Due to power limitations and coexistence in ISM bands, up to 50% of the LoRa-frames are corrupted at low signal strengths (≈ −115dBm) and the built-in redundancy schemes in LoRa-Wide Area Network (LoRaWAN) cannot correct the corrupted bytes. To address this, higher spreading factors (SF) are used resulting in wasted energy, increased traffic load, and highly compromised effective data rate. Our on-field experiments showed a high correlation in corruption of close-by bytes. We propose a novel Divide & Code (DC) scheme for LoRaWANs as an alternative to using higher SF. DC pre-encodes LoRa payloads using lightweight and memoryless encoding. After receiving a corrupted frame, DC uses a combination of likely patterns of errors, time thresholds (TT), and splitting payloads into subgroups for batch processing to recover frames effectively and maintain low complexity and timely operation.

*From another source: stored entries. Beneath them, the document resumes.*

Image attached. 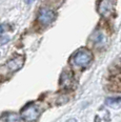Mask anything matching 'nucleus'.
<instances>
[{
  "mask_svg": "<svg viewBox=\"0 0 121 122\" xmlns=\"http://www.w3.org/2000/svg\"><path fill=\"white\" fill-rule=\"evenodd\" d=\"M93 60L92 52L86 47H81L72 56L71 63L76 67H84L89 65Z\"/></svg>",
  "mask_w": 121,
  "mask_h": 122,
  "instance_id": "nucleus-1",
  "label": "nucleus"
},
{
  "mask_svg": "<svg viewBox=\"0 0 121 122\" xmlns=\"http://www.w3.org/2000/svg\"><path fill=\"white\" fill-rule=\"evenodd\" d=\"M40 116V110L36 104L32 103L24 106L21 111V117L25 122H35Z\"/></svg>",
  "mask_w": 121,
  "mask_h": 122,
  "instance_id": "nucleus-2",
  "label": "nucleus"
},
{
  "mask_svg": "<svg viewBox=\"0 0 121 122\" xmlns=\"http://www.w3.org/2000/svg\"><path fill=\"white\" fill-rule=\"evenodd\" d=\"M56 18V14L53 10L49 9V7H42L41 10L38 13V22L43 26H46V25L51 24L53 21Z\"/></svg>",
  "mask_w": 121,
  "mask_h": 122,
  "instance_id": "nucleus-3",
  "label": "nucleus"
},
{
  "mask_svg": "<svg viewBox=\"0 0 121 122\" xmlns=\"http://www.w3.org/2000/svg\"><path fill=\"white\" fill-rule=\"evenodd\" d=\"M24 61H25L24 56H16V57L12 58L10 61H7L5 64L7 72L15 73L17 71H19L20 68H22V66H23Z\"/></svg>",
  "mask_w": 121,
  "mask_h": 122,
  "instance_id": "nucleus-4",
  "label": "nucleus"
},
{
  "mask_svg": "<svg viewBox=\"0 0 121 122\" xmlns=\"http://www.w3.org/2000/svg\"><path fill=\"white\" fill-rule=\"evenodd\" d=\"M98 4H99L97 7L98 13L102 17L107 18L114 13V2L113 1H100Z\"/></svg>",
  "mask_w": 121,
  "mask_h": 122,
  "instance_id": "nucleus-5",
  "label": "nucleus"
},
{
  "mask_svg": "<svg viewBox=\"0 0 121 122\" xmlns=\"http://www.w3.org/2000/svg\"><path fill=\"white\" fill-rule=\"evenodd\" d=\"M60 86L63 90H69L74 84V78H73V74L70 71H64L60 76Z\"/></svg>",
  "mask_w": 121,
  "mask_h": 122,
  "instance_id": "nucleus-6",
  "label": "nucleus"
},
{
  "mask_svg": "<svg viewBox=\"0 0 121 122\" xmlns=\"http://www.w3.org/2000/svg\"><path fill=\"white\" fill-rule=\"evenodd\" d=\"M105 104L112 108H119V107H121V97L106 98Z\"/></svg>",
  "mask_w": 121,
  "mask_h": 122,
  "instance_id": "nucleus-7",
  "label": "nucleus"
},
{
  "mask_svg": "<svg viewBox=\"0 0 121 122\" xmlns=\"http://www.w3.org/2000/svg\"><path fill=\"white\" fill-rule=\"evenodd\" d=\"M1 120L4 122H15V121H19L20 118L15 113H5L1 117Z\"/></svg>",
  "mask_w": 121,
  "mask_h": 122,
  "instance_id": "nucleus-8",
  "label": "nucleus"
},
{
  "mask_svg": "<svg viewBox=\"0 0 121 122\" xmlns=\"http://www.w3.org/2000/svg\"><path fill=\"white\" fill-rule=\"evenodd\" d=\"M93 41H94L95 43H103L104 42V40H105V36H104V34L101 32V30H97L96 32L93 34Z\"/></svg>",
  "mask_w": 121,
  "mask_h": 122,
  "instance_id": "nucleus-9",
  "label": "nucleus"
},
{
  "mask_svg": "<svg viewBox=\"0 0 121 122\" xmlns=\"http://www.w3.org/2000/svg\"><path fill=\"white\" fill-rule=\"evenodd\" d=\"M9 41H10V37H7V36H2V37H0V45L5 44V43H7Z\"/></svg>",
  "mask_w": 121,
  "mask_h": 122,
  "instance_id": "nucleus-10",
  "label": "nucleus"
},
{
  "mask_svg": "<svg viewBox=\"0 0 121 122\" xmlns=\"http://www.w3.org/2000/svg\"><path fill=\"white\" fill-rule=\"evenodd\" d=\"M6 25L5 24H0V34H2L3 32H5L6 30Z\"/></svg>",
  "mask_w": 121,
  "mask_h": 122,
  "instance_id": "nucleus-11",
  "label": "nucleus"
},
{
  "mask_svg": "<svg viewBox=\"0 0 121 122\" xmlns=\"http://www.w3.org/2000/svg\"><path fill=\"white\" fill-rule=\"evenodd\" d=\"M66 122H78L77 120H75V119H70L69 121H66Z\"/></svg>",
  "mask_w": 121,
  "mask_h": 122,
  "instance_id": "nucleus-12",
  "label": "nucleus"
}]
</instances>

Implementing DC on our LoRa-testbed, we show it outperforms vanilla-LoRaWAN and Reed-Solomon codes in decoding and energy consumption. We show that our schemes decode up to 80.5% of corrupted payloads on SF10 by trying only 0.03% of all patterns of error combinations. TT keeps processing times below 2 ms with only minor reductions in the decoding ratio of corrupted payloads. Finally, we show that introducing 30% redundancy with DC results in minimum energy consumption and high decoding ratio at low SNRs.